What is being asked: Below are records with pictures. Transcribe exactly, and only, the lines from the line with "channels: SDO/AIA 131" to the line with "Survey the image", both ends included, but not the pictures.
____ Stored data
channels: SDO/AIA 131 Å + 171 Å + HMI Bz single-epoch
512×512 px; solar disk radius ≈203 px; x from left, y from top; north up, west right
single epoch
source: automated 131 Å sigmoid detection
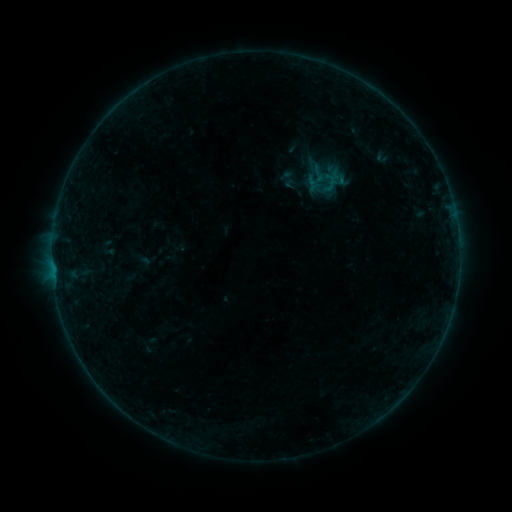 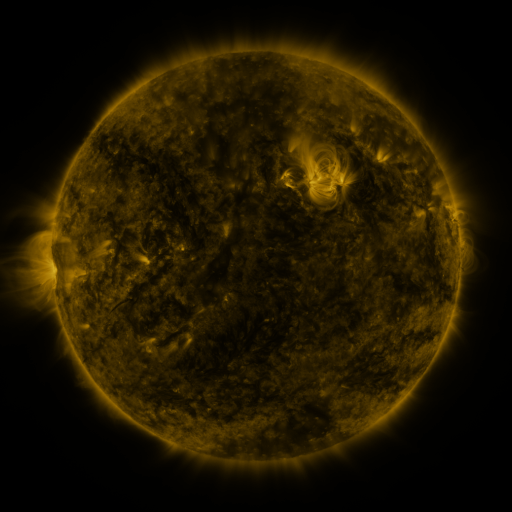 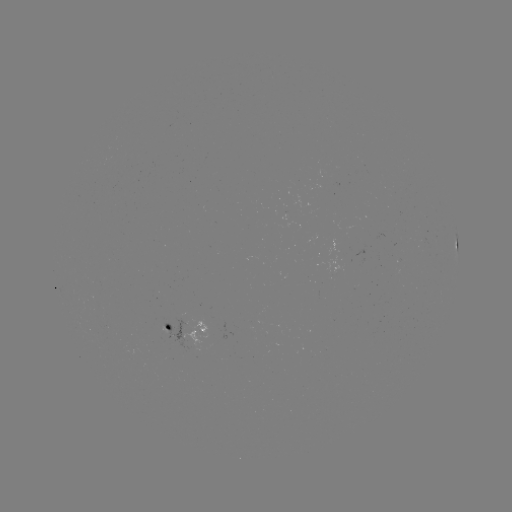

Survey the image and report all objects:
________
____ Stored data
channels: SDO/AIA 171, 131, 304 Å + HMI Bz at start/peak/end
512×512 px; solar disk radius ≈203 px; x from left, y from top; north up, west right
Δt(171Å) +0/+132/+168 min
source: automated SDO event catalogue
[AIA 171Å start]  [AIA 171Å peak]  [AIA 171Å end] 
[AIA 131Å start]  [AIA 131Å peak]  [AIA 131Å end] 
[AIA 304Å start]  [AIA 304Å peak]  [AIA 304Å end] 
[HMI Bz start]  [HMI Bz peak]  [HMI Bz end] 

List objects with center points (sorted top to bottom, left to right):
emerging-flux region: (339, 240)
________
____ Stored data
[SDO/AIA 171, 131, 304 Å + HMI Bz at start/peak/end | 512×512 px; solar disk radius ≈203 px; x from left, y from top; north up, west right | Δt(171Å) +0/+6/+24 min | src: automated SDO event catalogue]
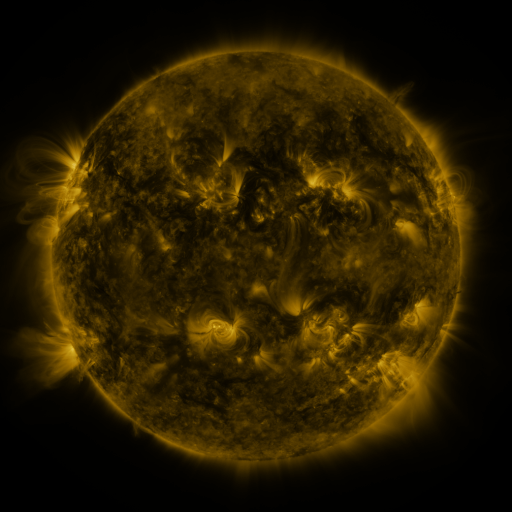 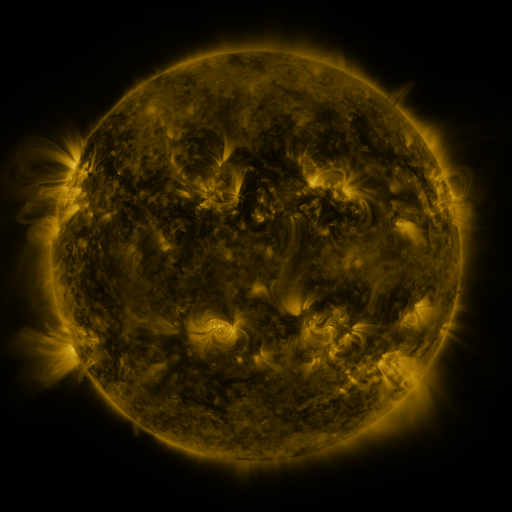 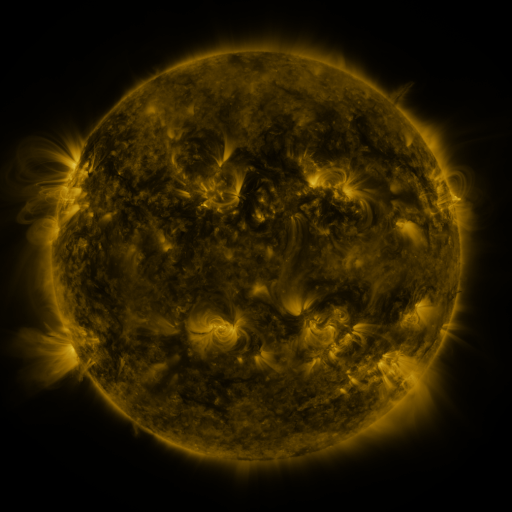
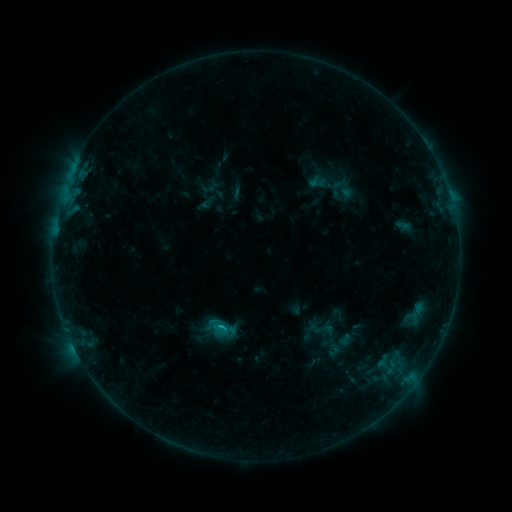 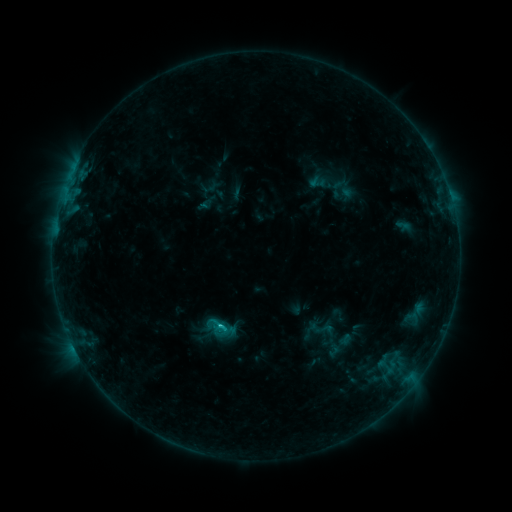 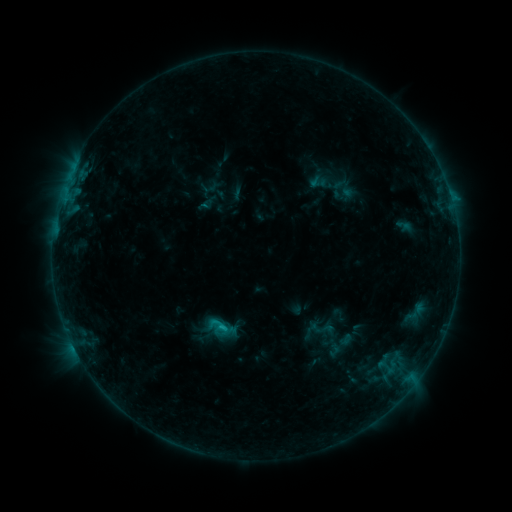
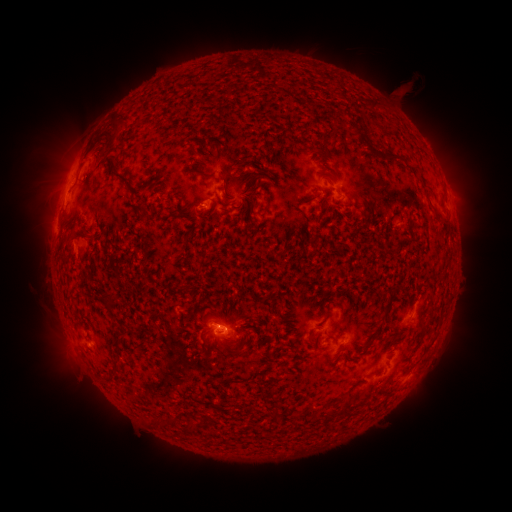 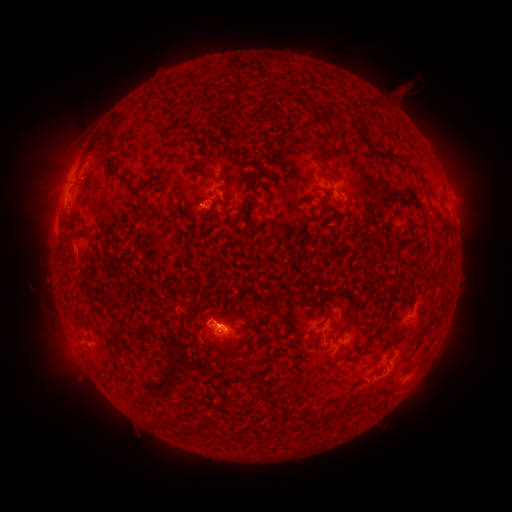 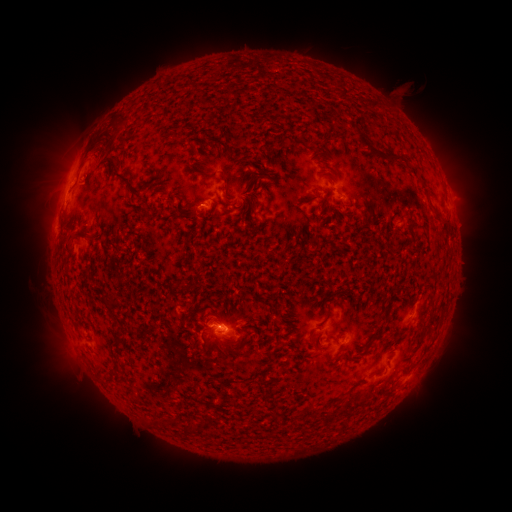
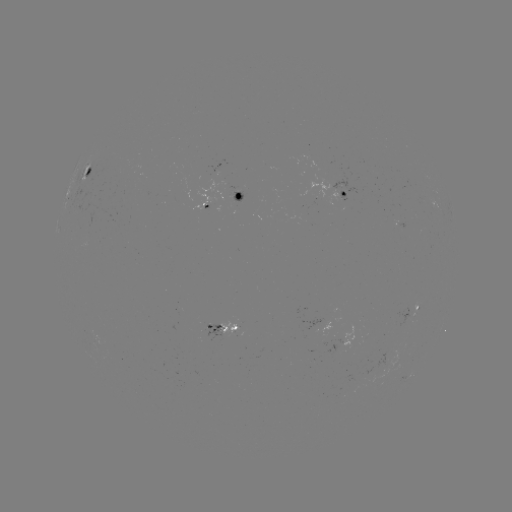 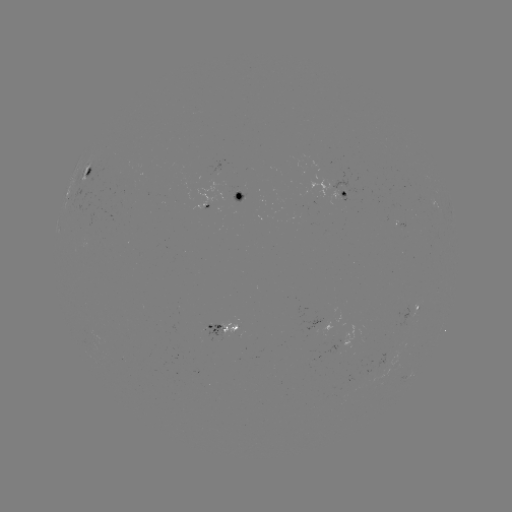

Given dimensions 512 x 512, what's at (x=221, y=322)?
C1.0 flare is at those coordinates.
________
The completed task:
channels: SDO/AIA 131 Å + 171 Å + HMI Bz single-epoch
512×512 px; solar disk radius ≈203 px; x from left, y from top; north up, west right
single epoch
source: automated 131 Å sigmoid detection

Survey the image and report all objects:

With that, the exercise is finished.